_Text provided_
==========
For 2020, we expect ARR growth of at least 8%. And recurring revenue to grow at least 8% as well. Taking into consideration the growth in recurring revenue, reduced perpetual revenue given we expect little to no perpetual revenue in 2020 and reduced consulting revenues of mid-single digits. We believe total revenues will be essentially flat to down slightly for the full year.
We expect non-GAAP EPS in a range of $1.18 to $1. 22 based on an assumption of 112.2 million weighted average shares outstanding. We also expect free cash flow at least $150 million in 2020. While the magnitude of our restructuring charges will be significantly lower in 2020 versus 2019, we still expect roughly $20 million in restructuring which is baked into our free cash flow guide. Through Q1, we expect recurring revenue of $353 million to $355 million and non-GAAP EPS of $22 million to $0.24 with 112 million weighted average shares outstanding.
And with that, operator, we would like to take questions.
[Operator instructions] And your first question comes from Wamsi Mohan with Bank of America.
I have a quick clarification first. Do you have any embedded FX assumptions in the guidance for the quarter of the guide? And -- or is this all at constant currency? And I have a follow-up.
Yes, we don't have -- it's not embedded into the guide.
Okay. Mark. And then can you just talk about cash flow expectations in 2020? I know you just gave a number. Can you give us like what the bridges are? You said lower restructuring, what are the other drivers that you see in bridging that 2019 to 2020 cash flows? And also on the growth rate in recurring revenues, there is a slight bit of deceleration in that. So what is baked in your guidance there?
What are you interpreting? What's actually driving that deceleration into 2020? I think the expectation few quarters ago was to be able to drive double digits in 2020. So just curious what the changes are?
Sure. So let's start with the first part of your question on free cash flow. So about 2 things. Obviously, lower net restructuring payments than what we experienced across '19 versus what we experienced across '20. And then clearly, growth in our ARR balance, et cetera, and that cash, that will start to come through from a cash collection's perspective is what's driving that forward in a meaningful way.
As it relates to the recurring revenue guide, et cetera. We're focusing on delivering on what we say, right? So there is -- clearly that -- clearly, we've had some of the uncertainty created by not having the CEO that impacted some sales cycles as we expected, which was why we guided Q4 where we're at. And we're -- again, also, that's reflected in where we see 2020 at the moment. But again, it's all about delivering on what we say we're going to do.
You next question comes from the line of Katy Huberty with Morgan Stanley.
I'm trying to work through the margin dynamics in 2020. If I remove perpetual from the business in 2019, that's about 150 basis points of gross margin. If you double consulting margins this year, that's about 150 basis points to total margin? And then just the mix shift to subscription should add another 100 or 150 basis points. So you've kind of get 400 to 450 basis points of gross margin expansion from those factors. What am I missing in terms of offsets that land you at the to the 200 to 300 basis point expansion? Then I have a follow-up.
Yes. So -- great question, Katy. The recurring revenue margin, we said are going to be relatively consistent with where they were in '19. And that's a combination of our momentum in the cloud, which carries lower gross margins, which puts some near-term margin there, which kind of keeps that flat. And then, yes, we do expect our consulting margins to improve meaningfully, et cetera. And then, yes, little to no perpetual revenue means, we don't -- we don't have that sort of margin impact going there. But I think it's really in your recurring revenue margin assumption of that being up 100-plus basis points.
==========
According to the earnings call, how much free cash flow is expected in 2020? The listing that comes after this text isn't needed.

_Dataset excerpt_
==========
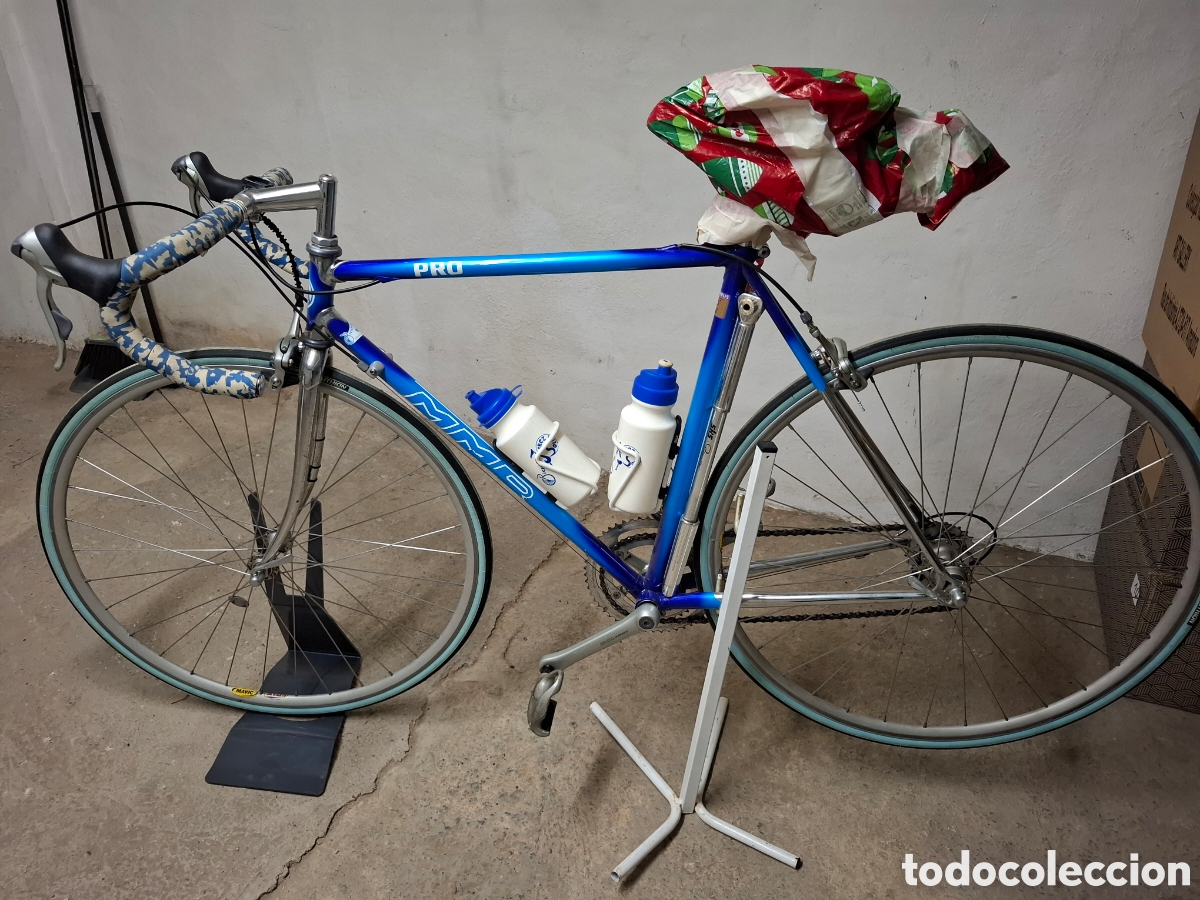 Segunda mano: Bicicleta de los a&ntilde;os 90 - Foto 1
==========
_Task solution_
At least $150 million.